5. Magnesium Taurate
For those suffering with cardiovascular problems, magnesium taurate is an excellent option. It can protect the heart from the damage done by coronaries and is also known for its ability to prevent arrhythmic heart beats. This form of magnesium is easily absorbed by the body and has no laxative properties at all.
6. Magnesium Glycinate
This form of magnesium supplement uses glycine which is a form of amino acid. It is considered to be among the most bioavailable forms of supplement and one of the best and safest options to treat longer term magnesium deficiency. It is also not a laxative in any way and is considered the least likely supplementary form of magnesium to cause diarrhea.
Magnesium supplements that are not recommended
1. Magnesium Oxide
Despite the fact that magnesium oxide has a 60% elemental magnesium content, it is very poorly absorbed by the body and possesses a low bioavailability.
In fact, absorption is believed to be as little as 4% meaning that the majority of a capsule is wasted and not absorbed in the stomach. Magnesium oxide is cheaper than many other forms of supplement and is commonly used in poorer quality magnesium supplements.

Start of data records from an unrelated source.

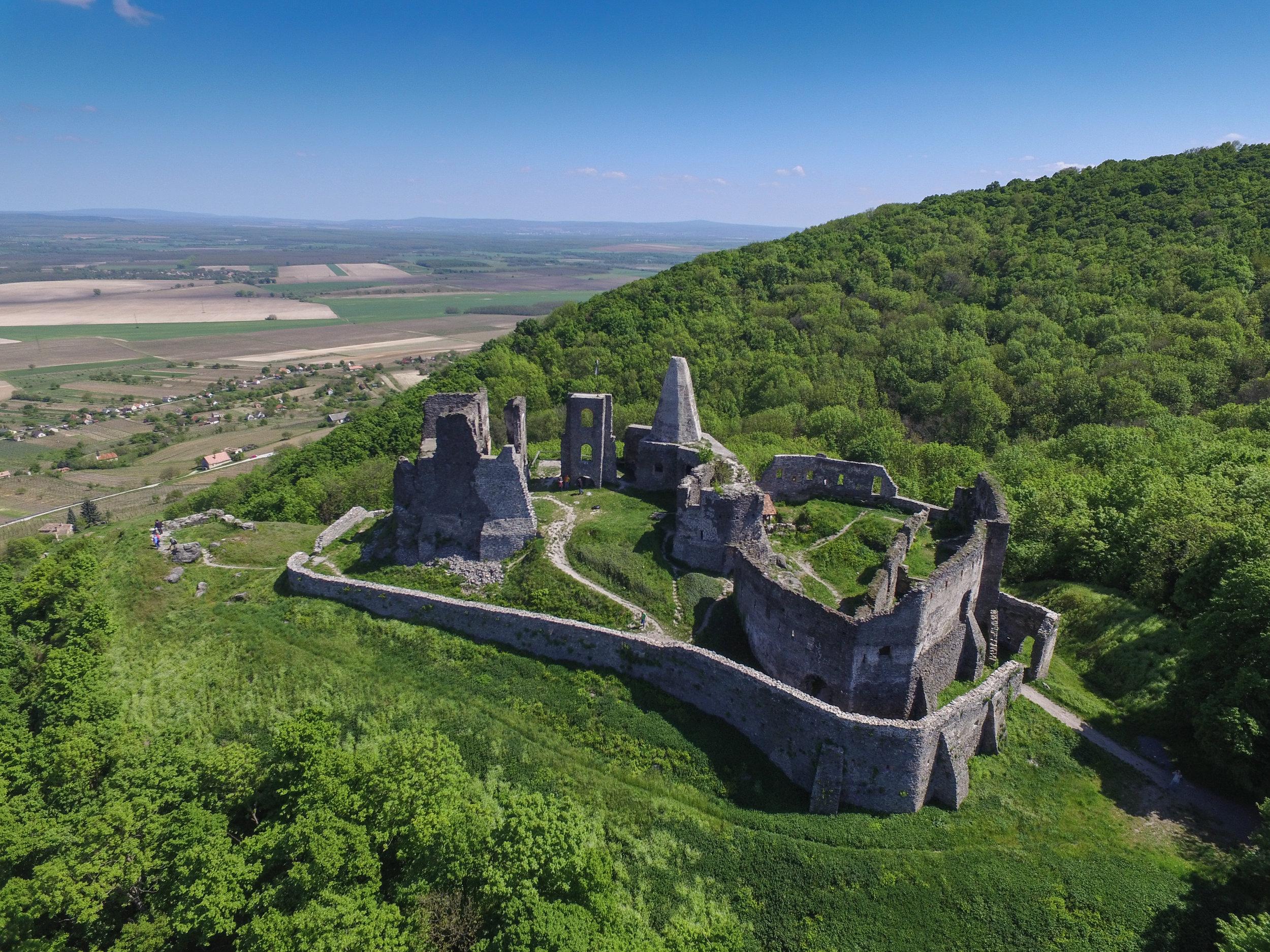 Burg_Somló.jpg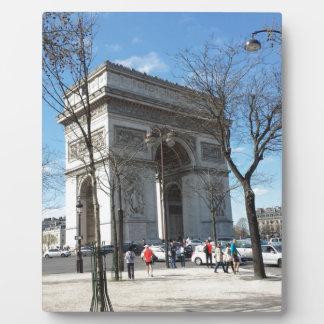 Der Arc de Triomphe, Paris, Frankreich Platte
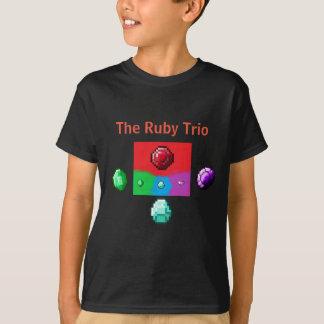 La chemise rouge de fonctionnaire de trio t-shirt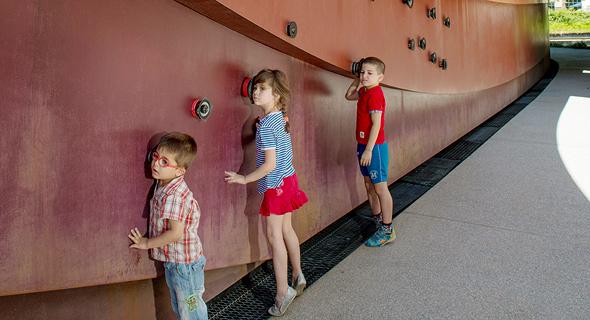 פעילויות שמע במוזיאון העיצוב בחולון. חוויה רב-חושית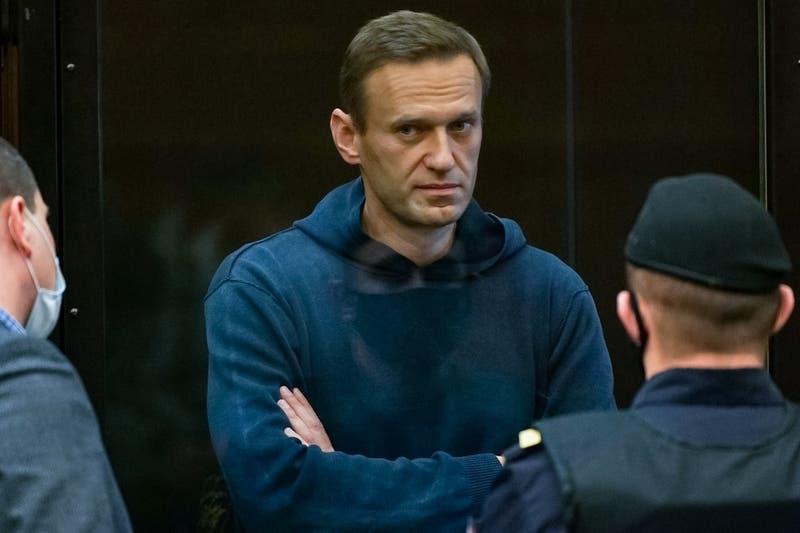 Tribunal ruso condena a opositor Navalny a 3 años y medio de cárcel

Also known as Epsom salt, this form of magnesium supplement is considered to be a great remedy for constipation however it also poses a greater risk of overdose and is not considered to be a safe dietary form of magnesium. That being said, Epsom salt has numerous valuable uses as an external home remedy.
3. Aspartate and Magnesium Glutamate
It is recommended that both these forms of magnesium are completely avoided. Both aspartic acid and glutamic acid are components of the controversial sweetener aspartame which is commonly used in many soft drinks and other sweet products.
Although the jury is still out, aspartame is considered by many health experts to be potentially dangerous. When these acids become unbound from different amino acids, they may become neurotoxic.
4. Magnesium Hydroxide
Magnesium peroxide is another magnesium supplement with a very high elemental magnesium percentage of around 42%. However, this form of magnesium is poorly soluble when in water and is likely to be absorbed poorly by the body.
When suspended in water, magnesium hydroxide is possibly better known as milk of magnesia which is commonly used as a laxative or to treat digestive issues like indigestion or heartburn.
It is better to look at the type of magnesium and not just the milligrams. Many multivitamins contain Magnesium Sulfate. While it probably will not hurt you—it won’t be as much of a benefit if you are deficient.